At London's King's Cross Station the store recreated the gateway to Platform Nine and Three Quarters where Harry takes the train to Hogwarts School.
And the Pottermania was not just confined to the boy wizard's homeland.
Online retailer Amazon.com said the fifth Potter book had broken Internet sales records with more than 1.3 million advance orders received worldwide.
Around the globe, children starved of a Potter book for almost three years eagerly devoured the weighty new tome and gave many parents a peaceful weekend.

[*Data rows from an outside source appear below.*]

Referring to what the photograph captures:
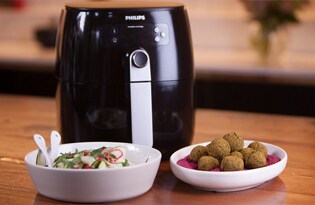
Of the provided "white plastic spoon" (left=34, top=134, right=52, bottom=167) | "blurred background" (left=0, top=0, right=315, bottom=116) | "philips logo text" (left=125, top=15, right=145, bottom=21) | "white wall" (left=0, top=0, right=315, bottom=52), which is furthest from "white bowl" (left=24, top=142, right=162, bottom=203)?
"white wall" (left=0, top=0, right=315, bottom=52)

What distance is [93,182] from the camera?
3.07 ft

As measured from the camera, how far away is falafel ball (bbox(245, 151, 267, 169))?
100 cm

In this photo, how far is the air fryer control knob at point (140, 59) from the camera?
3.71 ft

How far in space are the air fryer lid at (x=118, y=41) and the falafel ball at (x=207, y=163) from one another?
197mm

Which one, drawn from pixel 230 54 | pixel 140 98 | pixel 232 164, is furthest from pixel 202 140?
pixel 230 54

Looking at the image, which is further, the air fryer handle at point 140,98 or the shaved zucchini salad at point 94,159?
the air fryer handle at point 140,98

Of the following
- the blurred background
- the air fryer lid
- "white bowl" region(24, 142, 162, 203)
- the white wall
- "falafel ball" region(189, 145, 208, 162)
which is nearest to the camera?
"white bowl" region(24, 142, 162, 203)

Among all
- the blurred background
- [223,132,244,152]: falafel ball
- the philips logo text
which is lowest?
the blurred background

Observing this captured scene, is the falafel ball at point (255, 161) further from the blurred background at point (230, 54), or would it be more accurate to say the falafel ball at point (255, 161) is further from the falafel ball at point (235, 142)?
the blurred background at point (230, 54)

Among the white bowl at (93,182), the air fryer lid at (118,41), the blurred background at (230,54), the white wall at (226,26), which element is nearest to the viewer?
the white bowl at (93,182)

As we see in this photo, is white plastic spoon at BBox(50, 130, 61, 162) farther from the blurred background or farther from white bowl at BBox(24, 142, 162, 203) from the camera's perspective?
the blurred background

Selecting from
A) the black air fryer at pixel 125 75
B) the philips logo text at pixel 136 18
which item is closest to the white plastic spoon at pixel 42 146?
the black air fryer at pixel 125 75

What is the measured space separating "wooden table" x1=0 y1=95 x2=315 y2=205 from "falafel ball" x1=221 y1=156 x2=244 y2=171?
4cm

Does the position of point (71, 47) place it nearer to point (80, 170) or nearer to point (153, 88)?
point (153, 88)
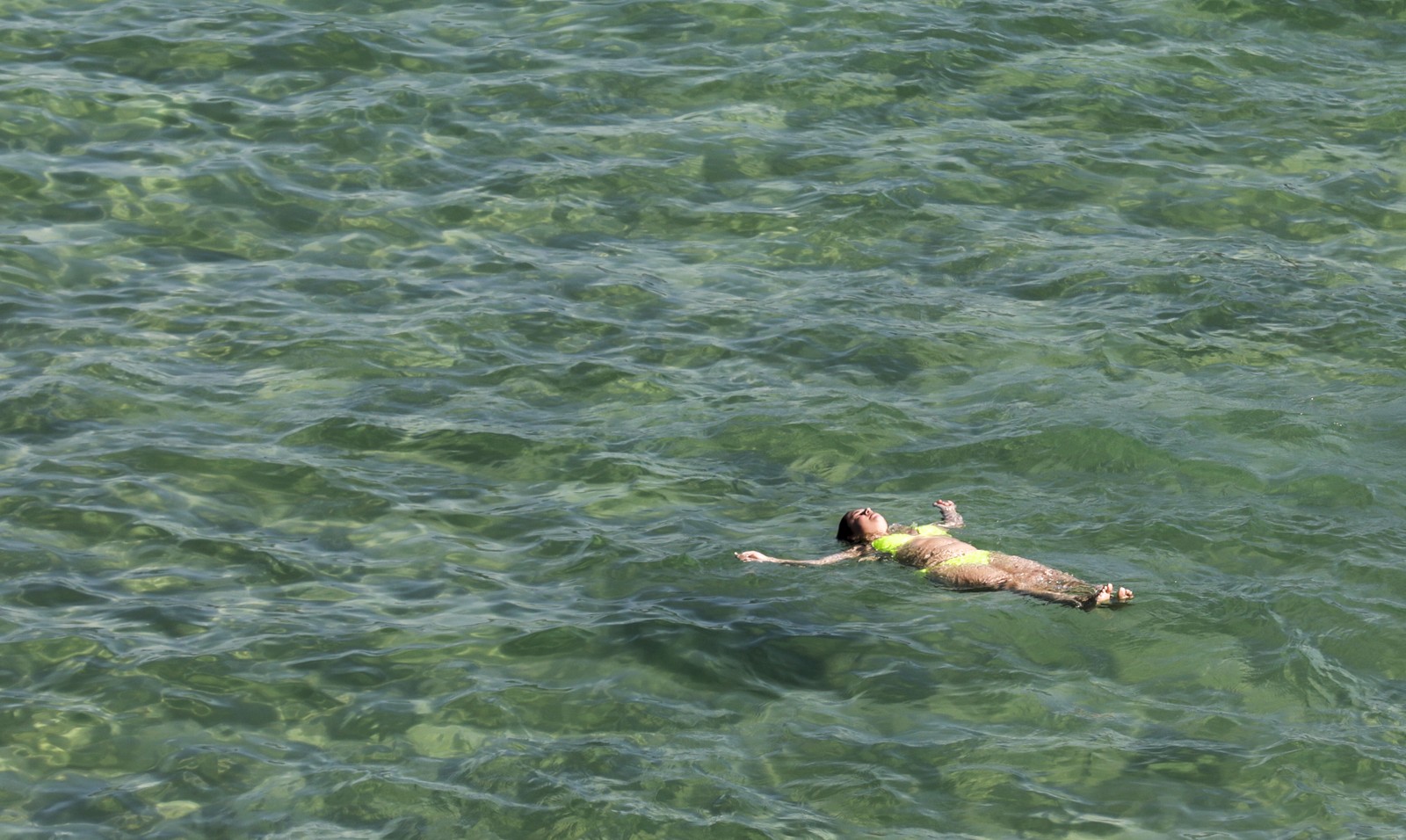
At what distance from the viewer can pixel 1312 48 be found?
19.3 metres

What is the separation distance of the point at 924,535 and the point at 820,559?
742 mm

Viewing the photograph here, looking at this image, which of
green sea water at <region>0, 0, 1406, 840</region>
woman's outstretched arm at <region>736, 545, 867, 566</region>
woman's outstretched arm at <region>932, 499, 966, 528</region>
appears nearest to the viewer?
green sea water at <region>0, 0, 1406, 840</region>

The wizard's creator, multimillionaire author JK Rowling, joined in the Pottermania by visiting an Edinburgh book shop to see firsthand all the excitement she had created.
She was thrilled that none of the plot's major secrets -- one of the main characters dies -- had not leaked out.

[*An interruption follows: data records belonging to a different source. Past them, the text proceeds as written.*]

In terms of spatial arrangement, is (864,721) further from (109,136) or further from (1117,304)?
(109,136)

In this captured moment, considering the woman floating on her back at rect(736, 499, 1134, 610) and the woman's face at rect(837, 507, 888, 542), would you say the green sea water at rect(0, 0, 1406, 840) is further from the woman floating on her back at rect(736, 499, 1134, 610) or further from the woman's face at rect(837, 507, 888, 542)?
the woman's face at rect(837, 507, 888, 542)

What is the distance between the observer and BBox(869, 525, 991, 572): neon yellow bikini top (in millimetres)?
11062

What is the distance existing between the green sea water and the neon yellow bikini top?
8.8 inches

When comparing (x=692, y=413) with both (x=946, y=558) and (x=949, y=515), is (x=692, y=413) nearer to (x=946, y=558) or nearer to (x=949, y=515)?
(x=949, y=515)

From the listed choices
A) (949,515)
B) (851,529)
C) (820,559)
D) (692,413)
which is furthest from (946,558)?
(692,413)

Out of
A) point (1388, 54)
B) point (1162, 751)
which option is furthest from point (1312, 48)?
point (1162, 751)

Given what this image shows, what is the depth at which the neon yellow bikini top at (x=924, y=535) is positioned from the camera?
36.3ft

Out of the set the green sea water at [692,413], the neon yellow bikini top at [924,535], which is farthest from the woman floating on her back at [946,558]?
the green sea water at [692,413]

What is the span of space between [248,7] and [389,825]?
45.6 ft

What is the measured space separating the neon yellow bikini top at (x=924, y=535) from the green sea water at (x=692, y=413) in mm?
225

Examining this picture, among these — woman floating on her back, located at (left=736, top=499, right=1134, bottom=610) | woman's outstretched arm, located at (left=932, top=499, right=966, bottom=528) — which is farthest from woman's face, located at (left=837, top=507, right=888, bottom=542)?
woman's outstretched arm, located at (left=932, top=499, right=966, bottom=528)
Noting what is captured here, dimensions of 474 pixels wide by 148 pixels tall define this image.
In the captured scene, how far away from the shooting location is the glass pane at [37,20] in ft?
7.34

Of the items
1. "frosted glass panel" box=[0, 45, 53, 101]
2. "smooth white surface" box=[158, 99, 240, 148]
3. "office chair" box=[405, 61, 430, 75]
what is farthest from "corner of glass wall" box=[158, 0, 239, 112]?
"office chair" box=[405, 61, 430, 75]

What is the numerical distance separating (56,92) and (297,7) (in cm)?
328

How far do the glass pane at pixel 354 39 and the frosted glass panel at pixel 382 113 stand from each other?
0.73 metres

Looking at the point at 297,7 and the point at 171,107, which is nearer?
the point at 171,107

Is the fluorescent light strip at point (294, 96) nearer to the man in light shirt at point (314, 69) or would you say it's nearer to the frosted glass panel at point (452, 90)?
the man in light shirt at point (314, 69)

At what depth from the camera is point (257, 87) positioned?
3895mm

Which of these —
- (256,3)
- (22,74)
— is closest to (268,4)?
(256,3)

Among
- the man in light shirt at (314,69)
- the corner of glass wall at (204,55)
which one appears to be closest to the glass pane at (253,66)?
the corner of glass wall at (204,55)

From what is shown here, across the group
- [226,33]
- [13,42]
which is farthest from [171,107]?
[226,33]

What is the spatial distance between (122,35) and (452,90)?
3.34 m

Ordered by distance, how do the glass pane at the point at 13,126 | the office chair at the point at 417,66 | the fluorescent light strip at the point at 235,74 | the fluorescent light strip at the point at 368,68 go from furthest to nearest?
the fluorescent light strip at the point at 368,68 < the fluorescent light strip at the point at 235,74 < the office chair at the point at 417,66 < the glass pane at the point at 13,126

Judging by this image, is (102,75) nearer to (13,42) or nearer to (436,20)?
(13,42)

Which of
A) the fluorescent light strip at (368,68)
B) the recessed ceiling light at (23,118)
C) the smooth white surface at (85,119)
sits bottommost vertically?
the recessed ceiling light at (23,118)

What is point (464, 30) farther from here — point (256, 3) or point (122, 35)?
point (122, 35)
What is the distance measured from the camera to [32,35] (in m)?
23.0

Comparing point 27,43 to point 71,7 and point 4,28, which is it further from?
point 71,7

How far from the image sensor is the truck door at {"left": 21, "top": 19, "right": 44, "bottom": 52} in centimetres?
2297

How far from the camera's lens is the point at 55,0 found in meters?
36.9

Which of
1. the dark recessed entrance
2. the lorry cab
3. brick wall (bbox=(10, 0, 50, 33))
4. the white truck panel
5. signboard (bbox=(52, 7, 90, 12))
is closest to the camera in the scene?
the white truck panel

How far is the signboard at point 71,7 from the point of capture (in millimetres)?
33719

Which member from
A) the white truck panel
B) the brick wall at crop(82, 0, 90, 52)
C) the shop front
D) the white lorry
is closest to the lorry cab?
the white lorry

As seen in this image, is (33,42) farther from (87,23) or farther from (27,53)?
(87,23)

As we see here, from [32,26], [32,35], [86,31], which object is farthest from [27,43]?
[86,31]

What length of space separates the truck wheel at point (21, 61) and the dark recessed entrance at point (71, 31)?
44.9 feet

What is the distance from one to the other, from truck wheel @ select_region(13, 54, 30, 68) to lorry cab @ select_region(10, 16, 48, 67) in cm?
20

"I am really happy. I think most kids are going to find out what happens because they have read the book -- and that is what's important to me," said the author who is now estimated to be richer than Britain's Queen Elizabeth.

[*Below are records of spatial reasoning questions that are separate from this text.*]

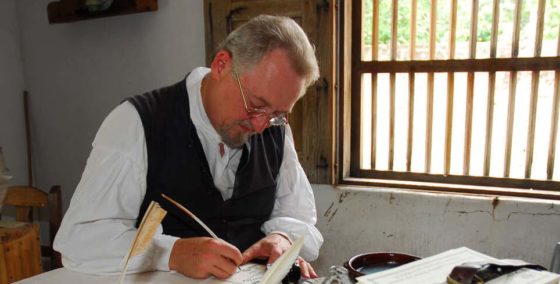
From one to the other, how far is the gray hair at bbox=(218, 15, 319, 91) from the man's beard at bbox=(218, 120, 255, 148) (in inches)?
6.6

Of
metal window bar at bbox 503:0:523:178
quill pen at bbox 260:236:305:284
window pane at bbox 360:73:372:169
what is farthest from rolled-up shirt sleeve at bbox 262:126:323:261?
metal window bar at bbox 503:0:523:178

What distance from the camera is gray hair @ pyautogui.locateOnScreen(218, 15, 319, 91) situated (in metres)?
1.21

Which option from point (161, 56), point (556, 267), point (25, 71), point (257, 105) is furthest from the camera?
point (25, 71)

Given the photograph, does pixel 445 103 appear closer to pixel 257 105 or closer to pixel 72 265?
pixel 257 105

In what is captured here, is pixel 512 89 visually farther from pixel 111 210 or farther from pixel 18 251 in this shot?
pixel 18 251

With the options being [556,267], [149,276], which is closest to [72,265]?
[149,276]

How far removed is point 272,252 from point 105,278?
435 millimetres

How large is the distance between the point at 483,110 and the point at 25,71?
119 inches

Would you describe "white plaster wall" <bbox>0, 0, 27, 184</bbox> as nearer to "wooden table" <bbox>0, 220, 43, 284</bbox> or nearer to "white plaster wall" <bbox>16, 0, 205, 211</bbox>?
"white plaster wall" <bbox>16, 0, 205, 211</bbox>

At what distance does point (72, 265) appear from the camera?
1160 millimetres

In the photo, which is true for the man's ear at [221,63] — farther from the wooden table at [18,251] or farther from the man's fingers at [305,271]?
the wooden table at [18,251]

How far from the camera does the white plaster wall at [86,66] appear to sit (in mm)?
2598

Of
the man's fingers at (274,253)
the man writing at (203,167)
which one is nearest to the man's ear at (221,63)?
the man writing at (203,167)

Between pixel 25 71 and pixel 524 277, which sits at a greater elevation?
pixel 25 71
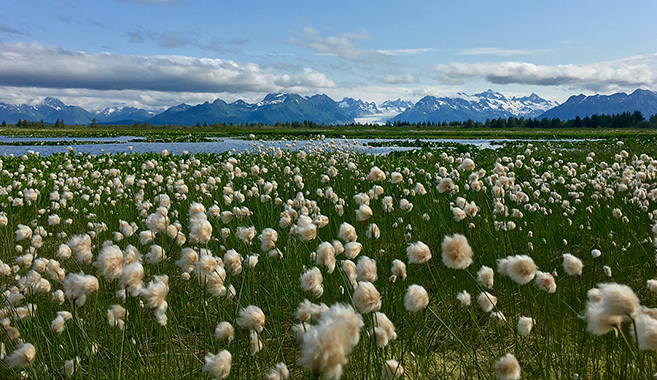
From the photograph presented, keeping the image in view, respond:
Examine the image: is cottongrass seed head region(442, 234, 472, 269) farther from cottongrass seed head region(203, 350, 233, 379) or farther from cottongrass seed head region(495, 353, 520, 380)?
cottongrass seed head region(203, 350, 233, 379)

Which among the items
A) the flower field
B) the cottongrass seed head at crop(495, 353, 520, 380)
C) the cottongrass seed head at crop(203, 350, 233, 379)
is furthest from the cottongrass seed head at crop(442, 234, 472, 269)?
the cottongrass seed head at crop(203, 350, 233, 379)

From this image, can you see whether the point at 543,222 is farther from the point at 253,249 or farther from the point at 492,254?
the point at 253,249

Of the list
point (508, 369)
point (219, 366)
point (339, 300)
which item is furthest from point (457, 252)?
point (339, 300)

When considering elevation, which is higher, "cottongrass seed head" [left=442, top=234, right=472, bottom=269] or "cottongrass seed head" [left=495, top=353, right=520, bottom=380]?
"cottongrass seed head" [left=442, top=234, right=472, bottom=269]

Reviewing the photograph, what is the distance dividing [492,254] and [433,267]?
735 mm

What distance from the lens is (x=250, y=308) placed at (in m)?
2.21

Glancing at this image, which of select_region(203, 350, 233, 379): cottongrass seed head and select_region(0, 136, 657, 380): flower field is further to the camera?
select_region(0, 136, 657, 380): flower field

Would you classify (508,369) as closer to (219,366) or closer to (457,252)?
(457,252)

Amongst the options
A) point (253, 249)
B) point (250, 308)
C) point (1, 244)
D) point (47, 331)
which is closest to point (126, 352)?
point (47, 331)

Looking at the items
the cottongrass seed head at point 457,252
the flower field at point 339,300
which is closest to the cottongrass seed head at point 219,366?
the flower field at point 339,300

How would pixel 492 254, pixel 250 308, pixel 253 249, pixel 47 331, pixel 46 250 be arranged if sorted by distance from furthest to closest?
pixel 46 250 → pixel 253 249 → pixel 492 254 → pixel 47 331 → pixel 250 308

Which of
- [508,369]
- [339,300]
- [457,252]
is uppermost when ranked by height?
[457,252]

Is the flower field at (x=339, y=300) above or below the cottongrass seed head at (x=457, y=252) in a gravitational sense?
below

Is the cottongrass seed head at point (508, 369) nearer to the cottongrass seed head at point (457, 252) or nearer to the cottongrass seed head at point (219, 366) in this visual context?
the cottongrass seed head at point (457, 252)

The book's publication sparked a worldwide shopping frenzy and children were given a hefty treat -- the latest book runs to 255,000 words and is the size of a brick.
But that did not deter 15-year-old British schoolgirl Jennifer Gosling who claimed to have speed-read the 766-page saga in one and a half hours as part of a bookstore challenge.
Critics complained that the book, which they dubbed "Harry Potter and the Crock of Hype", was a masterpiece of cynical marketing.
But the figures are staggering. Thirteen million copies were printed of the latest saga and from Sydney to Johannesburg, from Frankfurt to Kuala Lumpur, kids just could not wait to get their hands on the book.
"Harry Potter is a religion," said Connecticut teenager Caitlin Messina, clutching her new Nimbus 2000 broomstick.
Across the globe, Pottermania hit the most world's populous Muslim nation as seven-year-old Indonesian schoolboy Muhammad Rifaldi Kurniawan said of Harry's broomstick: "I like his flying brush. I want to be able to fly too."
And "down under" in Australia, 11-year-old Rory Brooks said it all: "I think books are very exciting. Movies are great, I admit that, but books take you away in your own imagination. You feel like you have gone back in time."